Consignes >>
a - Recopiez le passage de l'article sur le quatrième pont d'Abidjan qui commence par "Le lundi 30" et se termine par "une cérémonie mouvementée.".
b - Dans l'article sur le quatrième pont d'Abidjan, qu'est-ce que le PAR préfère à l'indemnisation en numéraire pour les logements ?
c - Poursuivez l'article sur le quatrième pont d'Abidjan après sa dernière phrase.

Extrait du texte >>
Le lundi 30 juillet dernier, le Premier ministre, Amadou Gon Coulibaly a procédé au lancement des travaux du quatrième pont d’Abidjan dans la commune d’Attécoubé. N’ayant pas encore été indemnisées, les personnes affectées par le projet avaient choisi cette cérémonie pour donner de la voix. Mais les autorités impliquées dans ce projet ont rapidement étouffé leurs cris de détresse. Retour sur une cérémonie mouvementée.
Les directives de la Bad privilégiées dans le cadre du déplacement des affectés
La construction du 4ème pont d’Abidjan reliant la commune de Yopougon à celle d’Attécoubé et de ses accès routiers fait partie du Projet de transport urbain d’Abidjan (PTUA). Dans le cadre de la mise en œuvre de ce projet, la Banque africaine de développement (Bad) soutient, à la demande des autorités ivoiriennes, ledit projet. Et conformément à la politique de cette institution financière en matière de déplacement involontaire des populations, le gouvernement ivoirien doit élaborer un Plan complet de réinstallation pour assurer l’indemnisation et la réinstallation des personnes affectées par le projet. Le plan d’Action et de Réinstallation (PAR) concerne la réinstallation des personnes et des activités qui sont dans l’emprise du projet, en conformité avec les directives de la Bad. Dans le cas où la réglementation ivoirienne leur est défavorable, il sera fait application des dispositions des directives de la Bad et de la Banque mondiale, si celles-ci s’avèrent plus favorables. Ainsi, en vue de l’évaluation et indemnisation des pertes des personnes affectées, le PAR recommande ceci : « D’une manière générale, la compensation couvrira tous les investissements et désagréments qui pourraient être occasionnés aux populations par la réalisation du projet ainsi que la réinstallation économique complète des personnes déplacées. La compensation des personnes et des biens sera effectuée en numéraire, en nature, et/ou par une assistance, selon le calcul d’une valeur à neuf du bien touché. La reconstruction des logements sera préférée à l’indemnisation en numéraire. Toutefois, la personne affectée à la latitude de faire un choix, si elle est amplement informée sur ses droits. Le type de compensation sera un choix individuel même si tous les efforts seront faits pour faire comprendre l’importance et la préférence d’accepter des compensations en nature. »

Données fournies >>

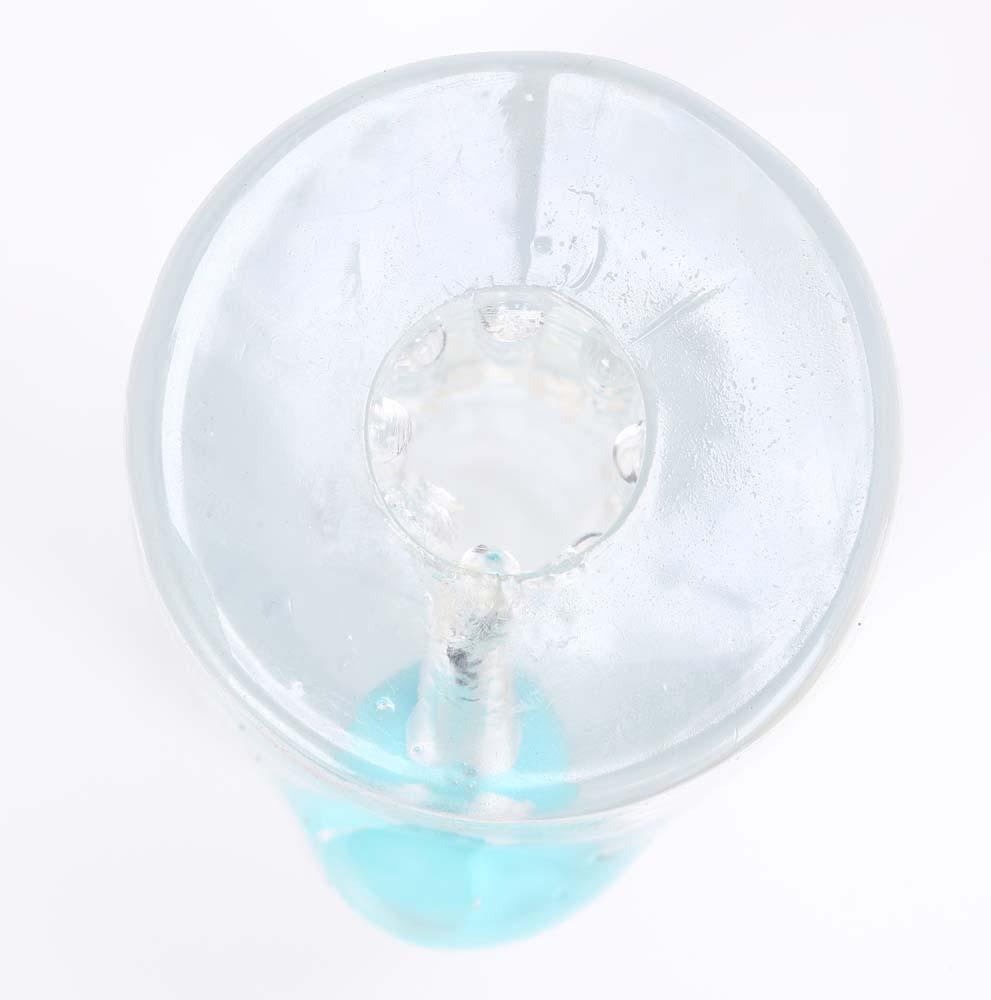 Aster Clear Stroker W/ Rechargeable Bullet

Exercices corrigés >>
a -
Le lundi 30 juillet dernier, le Premier ministre, Amadou Gon Coulibaly a procédé au lancement des travaux du quatrième pont d’Abidjan dans la commune d’Attécoubé. N’ayant pas encore été indemnisées, les personnes affectées par le projet avaient choisi cette cérémonie pour donner de la voix. Mais les autorités impliquées dans ce projet ont rapidement étouffé leurs cris de détresse. Retour sur une cérémonie mouvementée.

b - La reconstruction des logements.

c -
Le plan d’Action et de Réinstallation recommande également une démarche participative comme principe directeur dans la conduite de la réinstallation avec une implication des différents acteurs que sont les consultants, représentants des personnes affectées par les activités du Projet, chefs traditionnels, chefs de quartier, responsables d’organisations paysannes et usagers évoluant dans la zone. Pour mener à bien ce processus, un comité de suivi présidé par la cellule de Coordination du Projet de renaissance des infrastructures en Côte d’Ivoire (Prici) et une cellule d’exécution du PAR présidée par la préfecture d’Abidjan ont été aussi mises en place comme dispositif organisationnel. Cependant, est-ce que les directives du bailleur de fonds contenues dans le PAR ont-elles été respectées ?
Le processus du PAR dénoncé par les affectés du projet
Au total, c’est la somme de 31 milliards FCFA qui a été prévue pour assurer l’indemnisation et la réinstallation des personnes affectées par le projet. Pour aboutir à cette ultime étape, la cellule d’exécution du PAR, présidée par le préfet d’Abidjan, a pour principales missions d’élaborer la liste définitive des personnes affectées par le projet, organiser la tenue des négociations sur les compensations avec les personnes affectées par le projet, établir et faire signer les certificats de compensation, organiser le paiement des compensations et la libération des emprises, assurer le suivi du déplacement et de la réinstallation des affectés et assister de manière spécifique les groupes vulnérables avant, pendant et après le déplacement.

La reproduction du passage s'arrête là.